Jonathan Coe : Bienvenue au club/Lecture bienvenue.

          Ce roman de Jonathan Coe, Bienvenue au club, paru en 2001 aux éditions Gallimard, je l’ai lu il y a longtemps et j’en ai gardé un si bon souvenir que j’ai décidé de le relire pour l’inscrire dans mon blog.

          Ce roman met en scène une multitude de personnages de manière à brosser une grande fresque de l’Angleterre dans les années 70. Le roman débute à Berlin, en 2003. Sophie et Patrick se rencontrent pour évoquer le passé et notamment un oncle de Sophie : Benjamin. Retour donc, dans les années 70. Plusieurs familles se côtoient de près ou de loin dans cette bonne vieille ville de Birmingham. D’abord, il y a les Trotter. Colin est chef du personnel à l’usine de fabrication d’automobile de Longbrigde. Il mène une vie sans histoire auprès de son épouse Sheila, de ses deux fils - Benjamin, passionné de musique, et Paul - et de sa fille Lois. Puis, nous croisons les Anderton. Bill est responsable syndical à l’usine et a une maitresse, Miriam, qui disparait mystérieusement un jour et pour toujours. Il est marié à Irène et a un fils, Doug, ami de Benjamin Trotter. Enfin, Sam Chase, ouvrier à l’usine de Longbridge est marié à Barbara qui le trompe avec le professeur de dessin de son fils : Mr Plum. Les Chase ont un fils, Philip, également ami avec Benjamin Trotter. Ainsi, si tous les personnages adultes ont un lien avec l’usine de fabrication automobile de Longbridge dans laquelle une grève fait rage et menace de dégénérer, leurs enfants vont tous à la même école de King William. Le roman déroule la chronique de ces familles de Birmingham.

          Le personnage principal, c’est Benjamin, le fils Trotter. Il est amoureux de Cicely qui lui parait d’abord inaccessible, puis qui lui tombera finalement dans les bras. Pour elle, il compose de la musique en secret. Car Benjamin est passionné de musique et les années 70 sont riches en ce domaine. Il souhaiterait composer de grands morceaux symphoniques car à l’époque, c’est un genre à la mode. Mais d’autres styles et d’autres influences musicales existent. Les goût de Benjamin ne sont pas affirmés et changent beaucoup selon les personnes qu’il rencontre. C’est lorsqu’il se met à composer du rock symphonique que le genre se démode. Désormais, on ne jure plus que pour le heavy metal. Et comme Benjamin se cherche beaucoup, il se dit que peut-être il aimerait écrire. D’ailleurs, de temps à autre, il publie des articles dans le journal du lycée.

Sa sœur, Lois, est amoureuse de Malcolm qu’elle a rencontré en faisant  les petites annonces. Le jeune homme est également épris d’elle et a l’intention de la demander en mariage dans ce fameux pub où ils se rendent, un soir maudit. Maudit car l’endroit fera l’objet d’un attentat revendiqué par l’IRA. Malcolm y laisse la vie tandis que Lois, traumatisée, restera longtemps perturbée, muette, dépressive.

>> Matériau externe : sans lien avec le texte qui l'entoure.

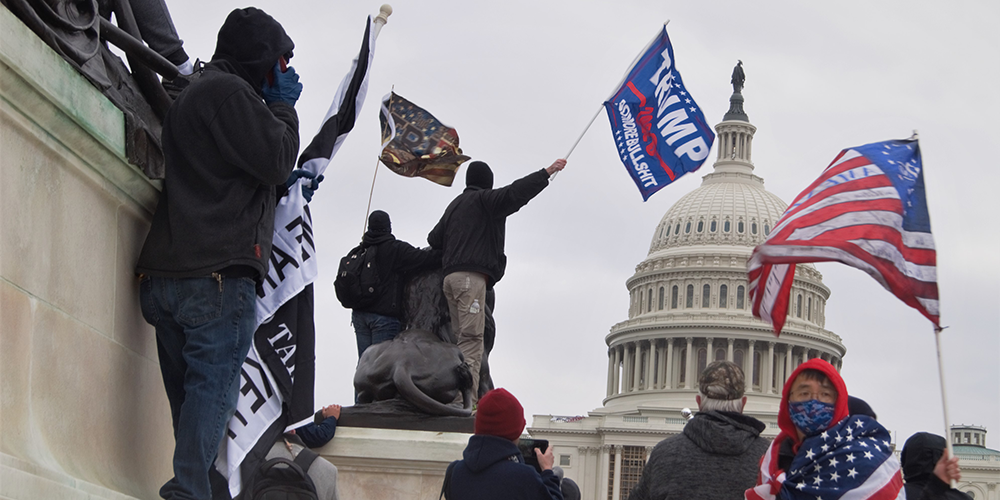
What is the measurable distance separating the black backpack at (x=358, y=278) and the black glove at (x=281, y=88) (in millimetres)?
3799

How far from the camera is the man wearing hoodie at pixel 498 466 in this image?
4.81m

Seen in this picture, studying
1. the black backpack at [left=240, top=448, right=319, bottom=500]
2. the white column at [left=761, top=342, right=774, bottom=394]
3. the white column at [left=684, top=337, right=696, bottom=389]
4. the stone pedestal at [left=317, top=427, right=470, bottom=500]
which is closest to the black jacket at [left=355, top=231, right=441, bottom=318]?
the stone pedestal at [left=317, top=427, right=470, bottom=500]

          Benjamin va à l’école de King William où il se lie d’amitié avec Doug Anderton et Philip Chase. L’année scolaire se déroule au rythme des cours, des représentations théâtrales ou manifestations sportives de l’école, des examens ou encore des différentes parutions du journal de King William dans lequel certains élèves écrivent des articles. Mais l’ambiance dans l’établissement n’est pas toujours bon enfant. Des conflits ouverts ou non agitent les élèves. D’abord, il y a le trublion controversé Harding dont les blagues piquantes et parfois méchantes ne sont pas au goût de tous. Par ailleurs, la présence au sein de l’école de Steve Richards, un élève noir, suscite des violences de la part d’élèves plus ou moins inféodés au parti nationaliste. Sa rivalité avec le raciste Culpepper donnera lieu à des violences. Et puis, il y a les professeurs : ceux qu’on déteste, ceux qui amusent, ceux qui suscitent l’intérêt (peu nombreux).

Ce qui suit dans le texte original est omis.